При последних словах Марьи, отца ее покоробило. Он не вытерпел и сказал:

— Почто пустяки врать?

— Виновата, — боле не буду, батюшко. Так это я обмолвилась, глупая.

— Этого и писать не почто, в. б., — сказал мне отец Марьи.

Я напомнил ему, что он обязан молчать и велел Марье продолжать свой рассказ.

— Вот, только пошли мы. Подходим к Коровьему-то Повороту, а мне и захотелось… приотстать то есть…

Тут Марья как будто замялась, но ее на этот раз выручил депутат:

— Ну, известно, девичье дело: его высокоблагородие понимает ведь.

— Ну приотстала, а близко… и голоса все слышны: на сумерках уж было. Догоню, думаю. Только вдруг, как свиснет что-то! Так у меня ноженьки-то и подкосило. Тут опять как завьется вокруг меня вихорь, да меня и подхватило! И пошло… Тут уж меня совсем из памятоньки вышибло…

Марья задумалась.

— Это точно бывает, — заметил депутат.

— Известное дело, Алексей Иванович, — отозвался отец Марьи.

— Не знаю я, долго ли, коротко ли я без памяти была; не знаю, что со мной в ту пору и было. Только, как опамятовалась я, — вижу, на лавке лежу… Хоть и темно было, а я таки осмотрелась кругом; и заприметила я, что лежу ногами к переднему углу; избища матерущая… лес такой красный, кондовый[45]; все в избе, как есть: и печь, и голбец, и лавки, и стол в переднем углу — все как у крещеных, только на божнице, заместо образов, ставень стоит… Ой, думаю, матушка, почто ты — эк избранила меня!

— Не ляпай пустяков-то, — сказал Марье отец, отворачиваясь сердито в сторону.

— Нет, ведь это бывает, Ефрем Иванович, — заметил депутат.

— А ты, Марья Ефремовна, продолжай рассказывать по порядку, — сказал я.

— Вот, в. б., оглянула я все. Вижу еще, что окна полы, а в окна лес дремучий так и упирается. Слышу я далеко где-то, как будто соседи гаркают: «Машка, Машка»! А под окном-то как ухнет какой-то мужик толстым голосом тоже: «Машка, Машка!» Шибко я перепугалась. Перекреститься хочу — не на что…

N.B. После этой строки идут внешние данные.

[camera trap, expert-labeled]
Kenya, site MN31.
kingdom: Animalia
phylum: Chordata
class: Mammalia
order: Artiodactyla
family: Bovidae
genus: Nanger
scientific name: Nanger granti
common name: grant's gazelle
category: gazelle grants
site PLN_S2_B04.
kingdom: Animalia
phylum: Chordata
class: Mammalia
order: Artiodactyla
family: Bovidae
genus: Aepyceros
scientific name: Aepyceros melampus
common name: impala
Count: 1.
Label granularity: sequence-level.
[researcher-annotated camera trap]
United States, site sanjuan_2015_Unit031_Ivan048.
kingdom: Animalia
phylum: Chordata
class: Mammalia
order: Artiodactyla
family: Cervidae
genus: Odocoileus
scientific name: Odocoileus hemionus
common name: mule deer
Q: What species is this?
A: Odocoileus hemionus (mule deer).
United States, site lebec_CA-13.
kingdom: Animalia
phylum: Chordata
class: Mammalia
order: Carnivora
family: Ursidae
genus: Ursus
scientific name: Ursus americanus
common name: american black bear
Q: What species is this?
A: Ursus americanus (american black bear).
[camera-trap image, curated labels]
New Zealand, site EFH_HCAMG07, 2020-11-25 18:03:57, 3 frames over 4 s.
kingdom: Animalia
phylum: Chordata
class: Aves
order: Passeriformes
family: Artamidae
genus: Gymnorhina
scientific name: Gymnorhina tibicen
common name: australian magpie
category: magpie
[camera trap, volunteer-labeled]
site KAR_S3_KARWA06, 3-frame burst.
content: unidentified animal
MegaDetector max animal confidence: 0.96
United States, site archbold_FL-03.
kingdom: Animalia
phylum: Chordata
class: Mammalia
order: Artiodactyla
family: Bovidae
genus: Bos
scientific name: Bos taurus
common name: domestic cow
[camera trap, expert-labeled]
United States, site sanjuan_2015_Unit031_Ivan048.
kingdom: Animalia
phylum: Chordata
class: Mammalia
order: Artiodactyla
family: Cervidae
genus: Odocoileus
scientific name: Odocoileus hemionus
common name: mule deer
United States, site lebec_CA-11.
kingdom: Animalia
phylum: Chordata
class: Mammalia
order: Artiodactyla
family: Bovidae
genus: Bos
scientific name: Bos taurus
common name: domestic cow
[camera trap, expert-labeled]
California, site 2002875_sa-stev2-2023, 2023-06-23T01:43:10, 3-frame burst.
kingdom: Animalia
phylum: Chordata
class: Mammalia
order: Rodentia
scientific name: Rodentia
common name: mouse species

— Ой ты, глупая… как тебя величать… Марья Ефремовна! — заметил депутат: — да ты бы так перекрестилась… на восток…

— Не догадалась я, глупая, Алексей Иванович!

— То-то, — сказал отец Марьи: — ты поклонись его благородию и Алексею Ивановичу, — тебя добру учат.

Марья отвесила почтительные поклоны мне, депутату и, сверх того, отцу, приговорив последнему:

— И тебе, батюшка!

— Всю правду сказывай, — сказал последний: — как было… ты знаешь меня… а пустяков не ляпай!

— Ладно-хорошо, батюшко! Хайлает он, а я и голосу своим подать не смею. Лежу все на лавке, да слушаю: что, думаю, еще будет! — Только вот, вдруг дверь сама отворилась… это так мне почудилось… Вошла большая такая бабища… еле в дверь влезла. Сама несет подойник с молоком. Как это, думаю, ничего не стукнуло, а дверь сама собой отворилась? Только уж после заприметила, что у них дверь-то в избу отворяется.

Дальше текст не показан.